A bill to broaden school vaccine exemptions has been introduced in the Vermont House of Representatives. H.322 proposes to add conscientious and personal belief vaccine exemptions, and to remove coercive language from state vaccine exemption forms.
H.322 is sponsored by Rep. Vicki Strong (R-Albany), Rep. Lynn Batchelor (R- Derby), Rep. Mark Higley (R-Lowell), Rep. Warren Kitzmiller (D-Montpelier), Rep. Robert LaClair (R-Barre Town) and Rep. Paul Lefebvre (I-Newark). The bill was read for the first time on Wednesday, and has been referred to the House Committee on Human Services.
Most families choose to vaccinate, but many choose to delay or selectively vaccinate. A minority opt-out of vaccinations completely.
A broad exemption policy – including religious, conscientious and personal beliefs such as H.322 proposes – will protect the right of all parents to make informed health and medical decisions for their minor children, leaving them free to accept or refuse any vaccine dose, without coercion, Health Choice Vermont said in a Feb. 25 press release.
H322 was introduced by the same tri-partisan set of lawmakers who last week introduced H283, providing the right to refuse any unwanted test, treatment, or vaccine, was introduced yesterday into the Vermont House.
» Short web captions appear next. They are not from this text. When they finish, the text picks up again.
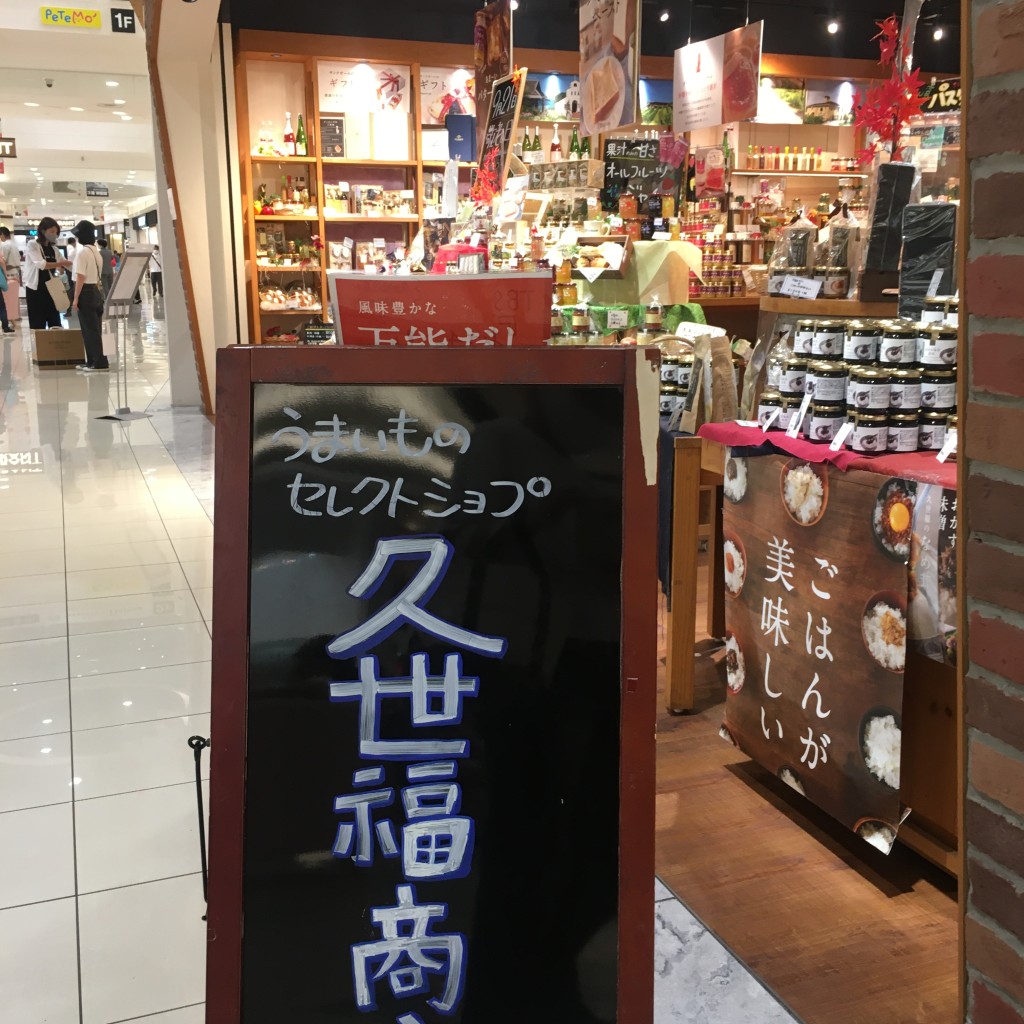 実際訪問したユーザーが直接撮影して投稿した平井食料品店サンクゼール イオンモール日の出店の写真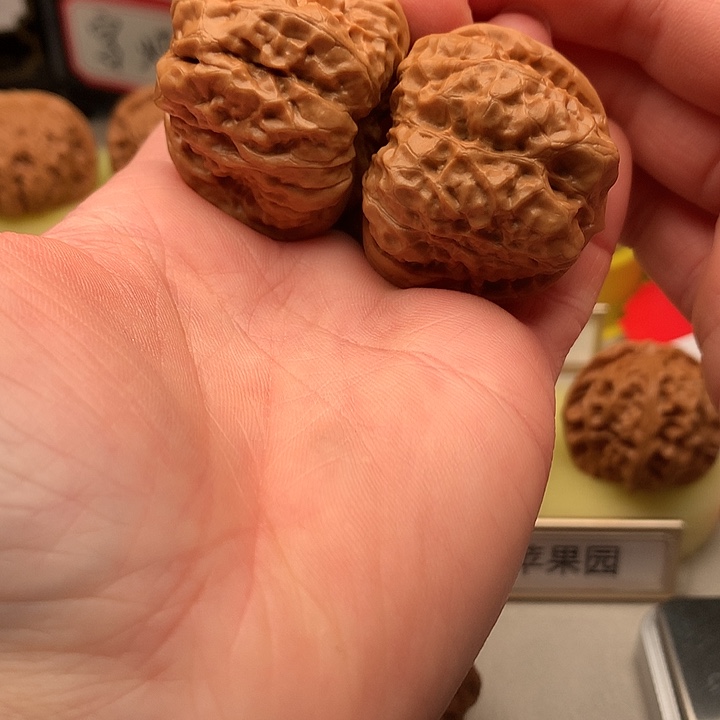 文玩核桃吊坠38尺蛤蟆头689号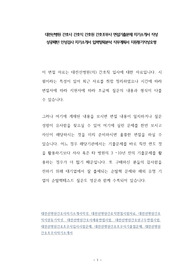 대전선병원 간호사 간호직 간호원 간호조무사 면접기출문제 자기소개서 작성 성공패턴 인성검사 자기소개서 입력항목분석 직무계획서 지원동기작성요령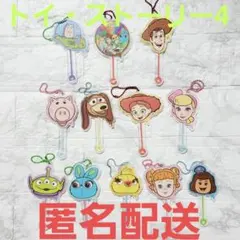 【最終値下げ】トイストーリー4 アクリルチャームキーホルダー 12個 コンプ ②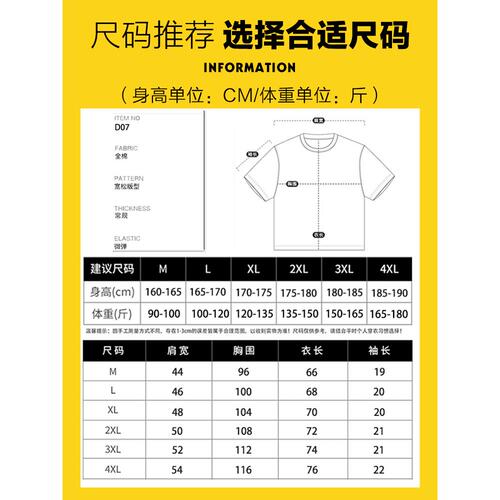 重磅纯棉短袖t恤男打底衫白色内搭上衣男士半袖t圆领搭配2024年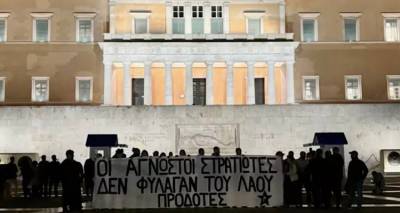 &Sigma;&epsilon; &sigma;&upsilon;&lambda;&lambda;ή&psi;&epsilon;&iota;&sigmaf; &mu;&epsilon;&tau;&alpha;&tau;&rho;ά&pi;&eta;&kappa;&alpha;&nu; &omicron;&iota; 23 &pi;&rho;&omicron;&sigma;&alpha;&gamma;&omega;&gamma;έ&sigmaf; &mu;&epsilon;&lambda;ώ&nu; &tau;&omicron;&upsilon; &Rho;&omicron;&upsilon;&beta;ί&kappa;&omega;&nu;&alpha; &mu;&epsilon;&tau;ά &tau;&omicron; &pi;&alpha;&nu;ό &sigma;&tau;&omicron;&nu; Ά&gamma;&nu;&omega;&sigma;&tau;&omicron; &Sigma;&tau;&rho;&alpha;&tau;&iota;ώ&tau;&eta;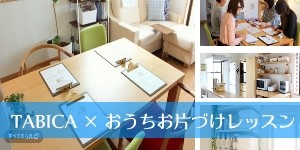 TABICAお片づけレッスン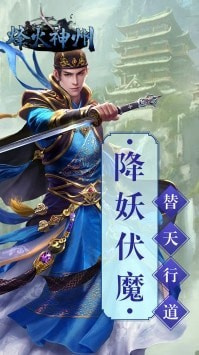 烽火神州历史版本手游合集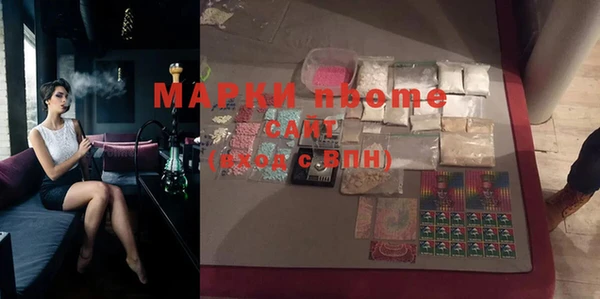 мефедрон мука Дегтярск
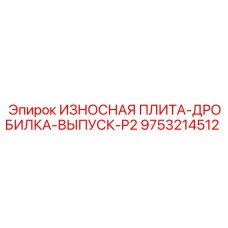 Оригинальная дробильная плита выпускного типа Epiroc 9753214512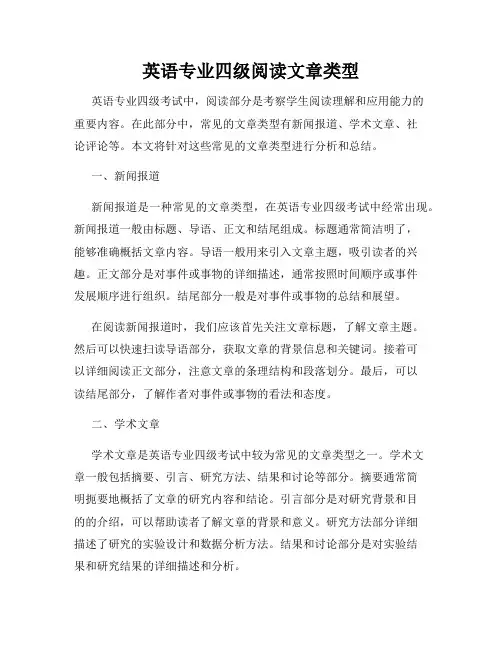 英语专业四级阅读文章类型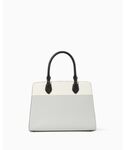 kate spade new york（ケイトスペード ニューヨーク）の「マディソン 
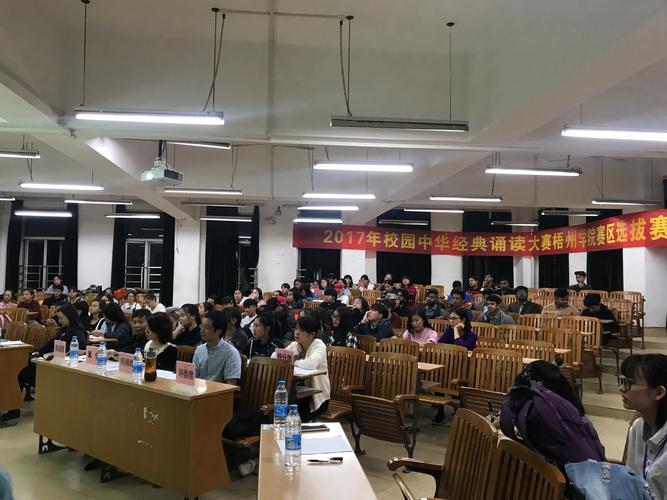 梧州留学学历认证与咨询机构推荐清单(2026版)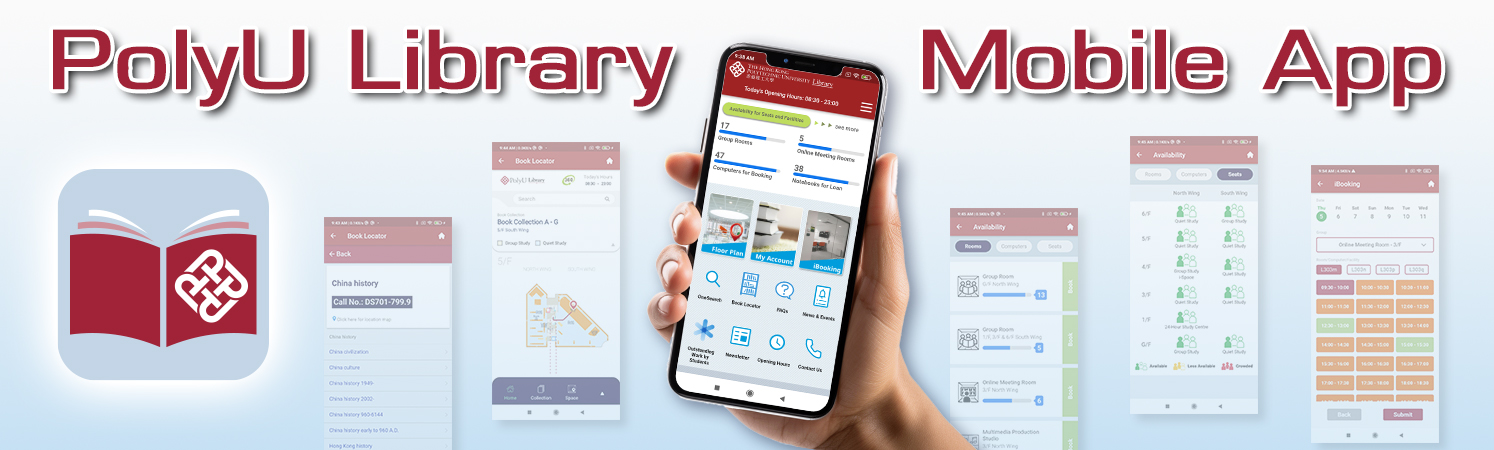 PolyU Library Mobile App banner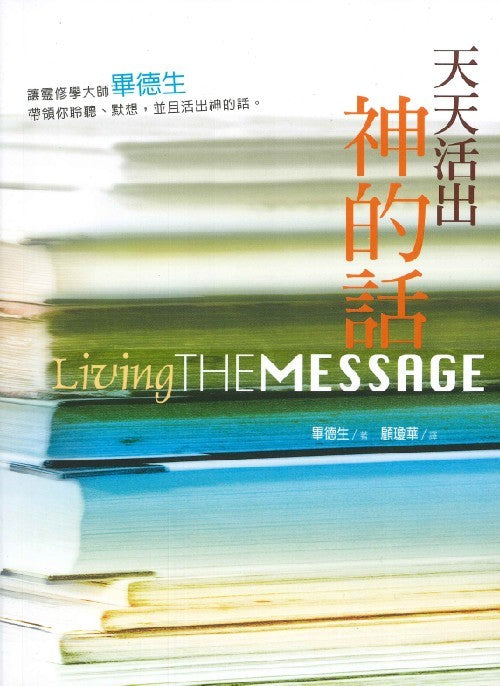 天天活出神的話/Living the Message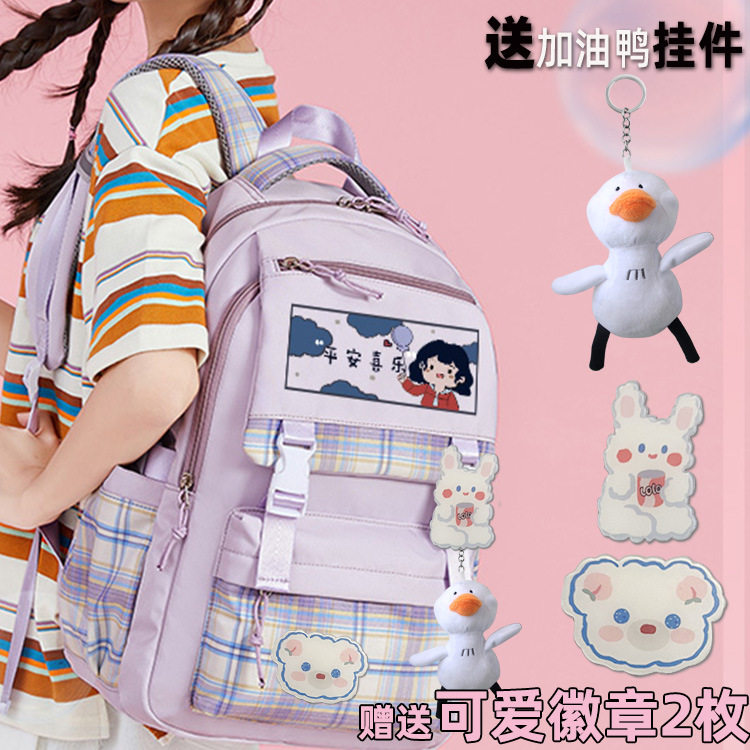 书包女中学生少女双肩包初高中生大容量背包四五六年级书包初中女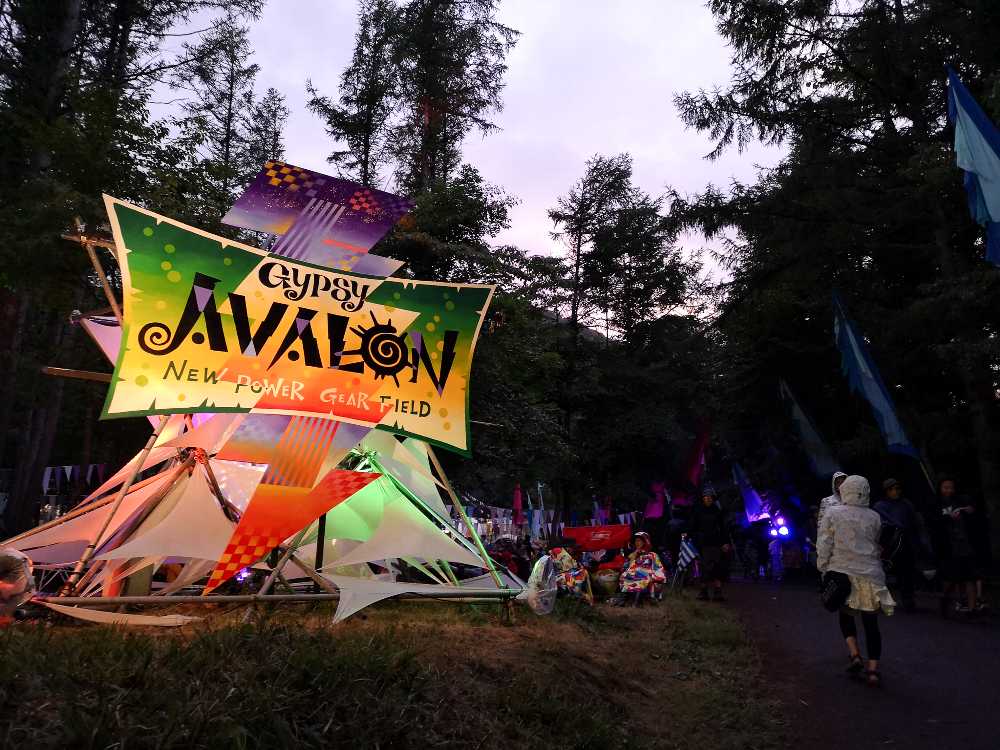 ホワイトステージ側のアバロンフィールド看板。今回から刷新しました。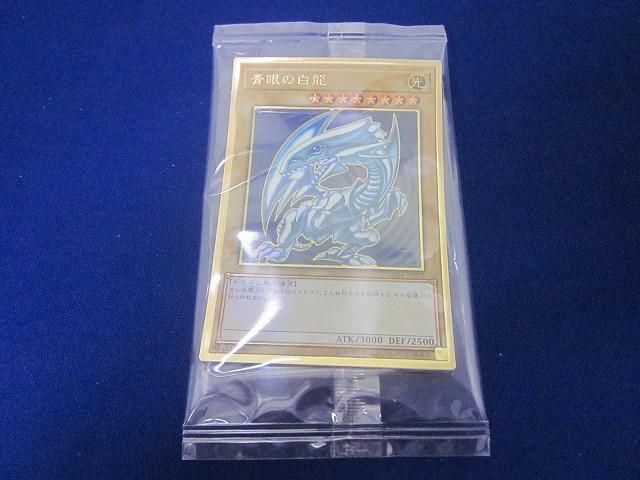 遊戯王』青眼の白龍のプラモデルが予約スタート。片翼だけで約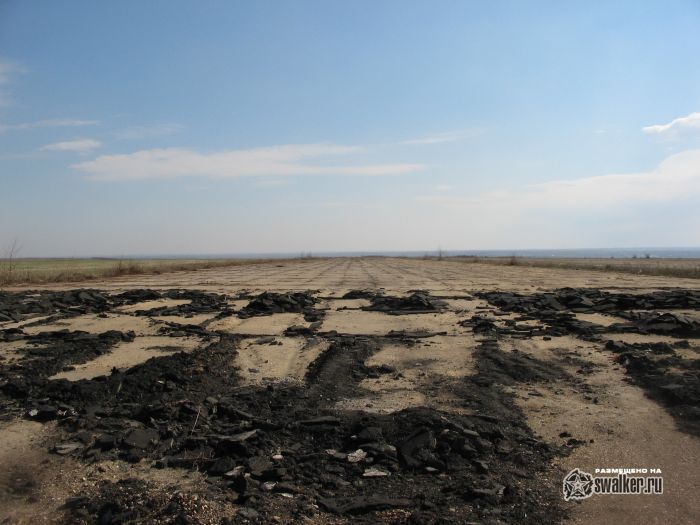 Военный аэродром Орска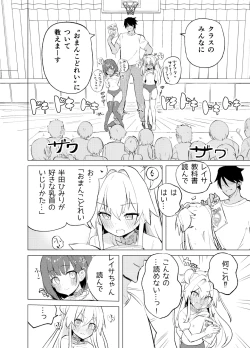 Page 20 of S.S.S.TRI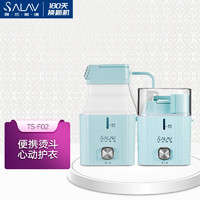 SALAV 貝尔莱德 贝尔莱德 SALAV手持挂烫机旅游出差便携折叠熨斗家用蒸汽小型熨斗烫衣机 魔方TS-F02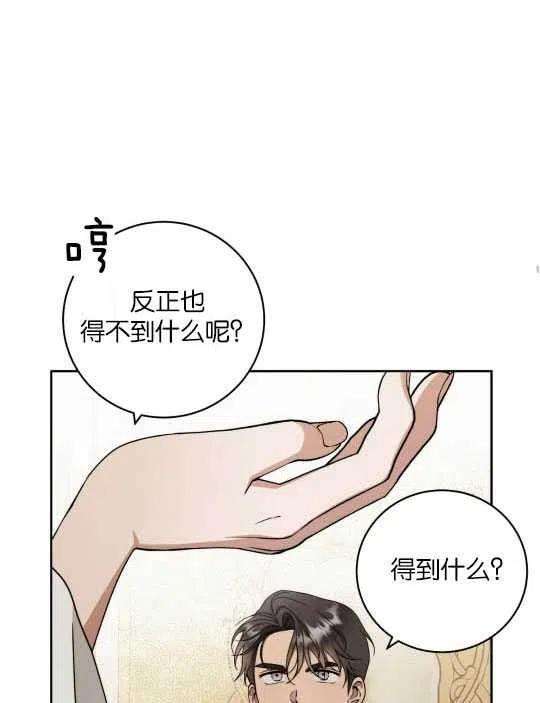 86.jpg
Sponsored by four Republicans, a Democrat, and an independent, it would specifically prevent employers and state government from requiring vaccination in exchange for jobs, travel, childcare and other benefits.
“The yearlong pandemic emergency response has left many people concerned about one-sized-fits-all medical mandates,” a Feb. 18 statement by Health Choice Vermont said. “This proposed legislation protects individual bodily autonomy and self-sovereignty, and prevents public and private entities from requiring medical treatments, interventions or vaccines in exchange for employment, travel, education, childcare, religion, benefits, insurance, or participation in sports, camps, or other recreation.”
H.283 has been assigned to the Vermont House Committee on Human Services.
In other vaccine related legislative news, the Vermont Secretary of State’s office said H289, addressing professional conduct of pharmacists, is not designed to force pharmacists to administer vaccines. Deputy Secretary of State Chris Winters responded to a question from Vermont Daily with the following:
“There is nothing in the bill designed to subject a pharmacist to unprofessional conduct for refusing to administer the vaccine. At this time, we do not have any indication that the state will mandate vaccinations by pharmacists; but the bill language is not crafted to require pharmacists to vaccinate when the pharmacist has an objection.
“In your hypothetical situation where the state mandates it and a pharmacist employer requires a pharmacist to provide the vaccination and the pharmacist refuses, that is an employer/employee issue that could result in employee discipline of some sort as a business decision.
“Taking the hypothetical even further the employer could, in theory, file an unprofessional conduct complaint against the pharmacist with our office. If we received such a complaint, OPR would then consider all mitigating and aggravating factors before either closing or pursuing an unprofessional conduct case.”